DATA EXTRACT -
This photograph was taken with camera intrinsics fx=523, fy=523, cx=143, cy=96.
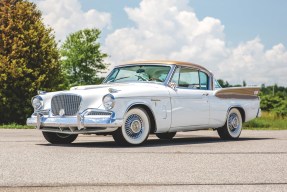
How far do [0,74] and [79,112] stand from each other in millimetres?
14137

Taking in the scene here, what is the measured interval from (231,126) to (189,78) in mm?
1747

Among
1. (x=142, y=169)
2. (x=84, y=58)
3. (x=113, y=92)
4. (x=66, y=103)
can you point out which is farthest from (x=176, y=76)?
(x=84, y=58)

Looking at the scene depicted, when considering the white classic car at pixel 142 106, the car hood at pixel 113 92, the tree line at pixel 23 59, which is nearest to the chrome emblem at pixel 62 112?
the white classic car at pixel 142 106

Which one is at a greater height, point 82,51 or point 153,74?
point 82,51

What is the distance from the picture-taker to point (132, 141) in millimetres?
9680

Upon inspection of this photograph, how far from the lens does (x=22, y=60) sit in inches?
901

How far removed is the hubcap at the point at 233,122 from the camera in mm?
12172

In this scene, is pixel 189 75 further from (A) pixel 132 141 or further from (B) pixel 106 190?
(B) pixel 106 190

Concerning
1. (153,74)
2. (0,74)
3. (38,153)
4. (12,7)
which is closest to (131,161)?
(38,153)

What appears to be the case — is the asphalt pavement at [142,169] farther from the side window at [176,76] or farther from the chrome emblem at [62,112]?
the side window at [176,76]

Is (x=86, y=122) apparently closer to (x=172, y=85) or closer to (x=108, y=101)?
(x=108, y=101)

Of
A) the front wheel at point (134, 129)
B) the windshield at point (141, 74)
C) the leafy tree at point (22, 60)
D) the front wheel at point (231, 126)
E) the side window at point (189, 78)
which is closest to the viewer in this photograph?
the front wheel at point (134, 129)

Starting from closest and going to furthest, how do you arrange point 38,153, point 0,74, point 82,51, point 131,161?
point 131,161 → point 38,153 → point 0,74 → point 82,51

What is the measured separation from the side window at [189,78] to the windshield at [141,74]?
40 centimetres
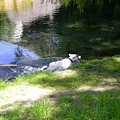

WHAT YOU HAVE TO DO - Rewrite all the items above as one numbered list of their lines, dropping any blank lines and leaving out the pictures.

ANSWER IN FULL -
1. This photograph was taken with camera intrinsics fx=523, fy=523, cx=143, cy=96.
2. How far do [0,74] and [79,112] stand from each other in millimetres?
3. 14137
4. Taking in the scene here, what is the measured interval from (231,126) to (189,78) in mm?
5. 1747
6. Among
7. 1. (x=142, y=169)
8. 2. (x=84, y=58)
9. 3. (x=113, y=92)
10. 4. (x=66, y=103)
11. can you point out which is farthest from (x=176, y=76)?
12. (x=84, y=58)
13. Looking at the scene depicted, when considering the white classic car at pixel 142 106, the car hood at pixel 113 92, the tree line at pixel 23 59, which is nearest to the chrome emblem at pixel 62 112?
14. the white classic car at pixel 142 106
15. Which one is at a greater height, point 82,51 or point 153,74?
16. point 82,51
17. What is the distance from the picture-taker to point (132, 141) in millimetres?
18. 9680
19. Upon inspection of this photograph, how far from the lens does (x=22, y=60) sit in inches?
20. 901
21. How far removed is the hubcap at the point at 233,122 from the camera in mm?
22. 12172
23. In this scene, is pixel 189 75 further from (A) pixel 132 141 or further from (B) pixel 106 190?
24. (B) pixel 106 190
25. Concerning
26. 1. (153,74)
27. 2. (0,74)
28. 3. (38,153)
29. 4. (12,7)
30. which is closest to (131,161)?
31. (38,153)
32. What appears to be the case — is the asphalt pavement at [142,169] farther from the side window at [176,76] or farther from the chrome emblem at [62,112]?
33. the side window at [176,76]
34. Is (x=86, y=122) apparently closer to (x=172, y=85) or closer to (x=108, y=101)?
35. (x=108, y=101)
36. Of
37. A) the front wheel at point (134, 129)
38. B) the windshield at point (141, 74)
39. C) the leafy tree at point (22, 60)
40. D) the front wheel at point (231, 126)
41. E) the side window at point (189, 78)
42. which is closest to the viewer in this photograph?
43. the front wheel at point (134, 129)
44. Starting from closest and going to furthest, how do you arrange point 38,153, point 0,74, point 82,51, point 131,161?
45. point 131,161 → point 38,153 → point 0,74 → point 82,51
46. What is the measured separation from the side window at [189,78] to the windshield at [141,74]?
47. 40 centimetres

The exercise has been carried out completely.